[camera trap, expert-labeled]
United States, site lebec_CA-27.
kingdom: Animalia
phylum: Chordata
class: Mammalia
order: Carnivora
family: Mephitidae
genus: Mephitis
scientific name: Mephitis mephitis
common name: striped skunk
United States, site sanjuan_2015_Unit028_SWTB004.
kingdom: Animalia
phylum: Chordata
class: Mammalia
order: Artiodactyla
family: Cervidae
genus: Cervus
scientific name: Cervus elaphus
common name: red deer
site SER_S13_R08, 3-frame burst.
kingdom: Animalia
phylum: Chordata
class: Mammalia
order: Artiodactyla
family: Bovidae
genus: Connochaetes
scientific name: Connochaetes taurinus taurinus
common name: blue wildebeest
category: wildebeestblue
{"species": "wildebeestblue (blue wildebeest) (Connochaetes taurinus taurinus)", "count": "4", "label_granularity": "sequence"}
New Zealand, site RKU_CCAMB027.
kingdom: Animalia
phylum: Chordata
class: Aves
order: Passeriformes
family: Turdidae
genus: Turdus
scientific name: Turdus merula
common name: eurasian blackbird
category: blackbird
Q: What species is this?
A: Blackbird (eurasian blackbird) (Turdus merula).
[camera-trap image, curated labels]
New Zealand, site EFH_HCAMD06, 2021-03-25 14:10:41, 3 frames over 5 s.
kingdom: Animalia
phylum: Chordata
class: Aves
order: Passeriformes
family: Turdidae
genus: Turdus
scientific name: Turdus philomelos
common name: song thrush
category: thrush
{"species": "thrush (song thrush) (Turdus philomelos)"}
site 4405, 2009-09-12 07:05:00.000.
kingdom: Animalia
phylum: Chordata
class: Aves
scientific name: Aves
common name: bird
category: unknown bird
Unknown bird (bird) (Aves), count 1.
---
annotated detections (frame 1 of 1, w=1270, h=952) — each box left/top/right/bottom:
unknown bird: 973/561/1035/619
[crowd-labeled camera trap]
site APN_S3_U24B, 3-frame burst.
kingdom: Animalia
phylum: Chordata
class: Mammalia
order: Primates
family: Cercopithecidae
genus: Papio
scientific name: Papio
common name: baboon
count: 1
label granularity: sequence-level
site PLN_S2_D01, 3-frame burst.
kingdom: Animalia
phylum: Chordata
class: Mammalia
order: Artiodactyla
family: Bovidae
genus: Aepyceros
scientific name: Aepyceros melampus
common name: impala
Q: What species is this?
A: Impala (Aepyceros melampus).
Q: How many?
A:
####
» **What this task involves**: The data must be printed verbatim, line by line.

» **Solved exercise**:
[camera trap, expert-labeled]
United States, site lebec_CA-27.
kingdom: Animalia
phylum: Chordata
class: Mammalia
order: Carnivora
family: Mephitidae
genus: Mephitis
scientific name: Mephitis mephitis
common name: striped skunk
United States, site sanjuan_2015_Unit028_SWTB004.
kingdom: Animalia
phylum: Chordata
class: Mammalia
order: Artiodactyla
family: Cervidae
genus: Cervus
scientific name: Cervus elaphus
common name: red deer
site SER_S13_R08, 3-frame burst.
kingdom: Animalia
phylum: Chordata
class: Mammalia
order: Artiodactyla
family: Bovidae
genus: Connochaetes
scientific name: Connochaetes taurinus taurinus
common name: blue wildebeest
category: wildebeestblue
{"species": "wildebeestblue (blue wildebeest) (Connochaetes taurinus taurinus)", "count": "4", "label_granularity": "sequence"}
New Zealand, site RKU_CCAMB027.
kingdom: Animalia
phylum: Chordata
class: Aves
order: Passeriformes
family: Turdidae
genus: Turdus
scientific name: Turdus merula
common name: eurasian blackbird
category: blackbird
Q: What species is this?
A: Blackbird (eurasian blackbird) (Turdus merula).
[camera-trap image, curated labels]
New Zealand, site EFH_HCAMD06, 2021-03-25 14:10:41, 3 frames over 5 s.
kingdom: Animalia
phylum: Chordata
class: Aves
order: Passeriformes
family: Turdidae
genus: Turdus
scientific name: Turdus philomelos
common name: song thrush
category: thrush
{"species": "thrush (song thrush) (Turdus philomelos)"}
site 4405, 2009-09-12 07:05:00.000.
kingdom: Animalia
phylum: Chordata
class: Aves
scientific name: Aves
common name: bird
category: unknown bird
Unknown bird (bird) (Aves), count 1.
---
annotated detections (frame 1 of 1, w=1270, h=952) — each box left/top/right/bottom:
unknown bird: 973/561/1035/619
[crowd-labeled camera trap]
site APN_S3_U24B, 3-frame burst.
kingdom: Animalia
phylum: Chordata
class: Mammalia
order: Primates
family: Cercopithecidae
genus: Papio
scientific name: Papio
common name: baboon
count: 1
label granularity: sequence-level
site PLN_S2_D01, 3-frame burst.
kingdom: Animalia
phylum: Chordata
class: Mammalia
order: Artiodactyla
family: Bovidae
genus: Aepyceros
scientific name: Aepyceros melampus
common name: impala
Q: What species is this?
A: Impala (Aepyceros melampus).
Q: How many?
A:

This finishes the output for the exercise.